Chapter 14: An Interview Gone Wrong

The nap did me good. When I awoke, it was dusk. I showered, dressed, cleaned the mess I had made on the rug, and returned to the couch to get on with reading my book in earnest. Two sentences in, there was a knock on the door.

"C'mon in," I called. Was this day never to end?

It was him.

He walked into the room, preceded by his aroma, took the chair from the desk in one hand, brought it over to right in front of my place on the couch, turned it backwards and sat, resting his elbows on its backrest. He was inches from me. Did this guy have no sense of the personal bubble?

"What brings you here?" I asked, trying to keep the surprise at his presence out of my voice.

"How's the research coming, champ?" he asked, simply.

"Pardon?" That he was there was shocking enough. I could have expected him to say anything -- anything but that.

"What research?" I asked, not knowing what else to say.

"Don't play games," he said. "It's boring."

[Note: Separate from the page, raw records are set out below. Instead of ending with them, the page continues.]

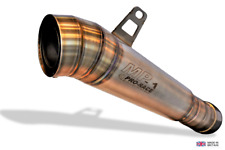 YAMAHA YZF-R6 2006-2016 GP MEGAPHONE EXHAUST CAN (MP-1)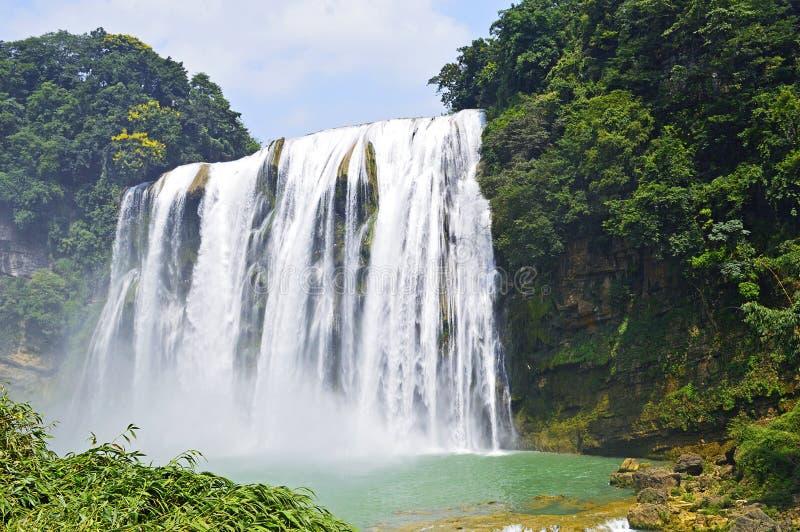 Cachoeira de China Guizhou Anshun Huangguoshu no verão fotografia de stock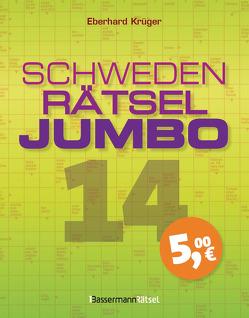 Schwedenrätseljumbo 14 von Krüger,  Eberhard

"You know about my research?"

"Of course."

"How do you know about my research?"

"Johnston told me."

"Johnston told you? He told you?"

"Of course."

"But I asked him to keep it in confidence. Why would he tell you about it?" ...and betray me, I did not add. Why ?

"Because I wanted him to," Adam replied, simply.

The silence of my reply was so deep, so profound, that we could actually hear the crickets outside begin to chirp as the sun set. I took a deep breath -- a breath that was saturated with the heavy syrup of his presence.

"I thought you'd want to interview me," he said. "But you never came to talk with me. Figured I'd help you out."

"I...ummm...I can't talk with you about it."

"Sure you can, champ."

"No. You see...it will taint the research. I can't interact with my study subjects."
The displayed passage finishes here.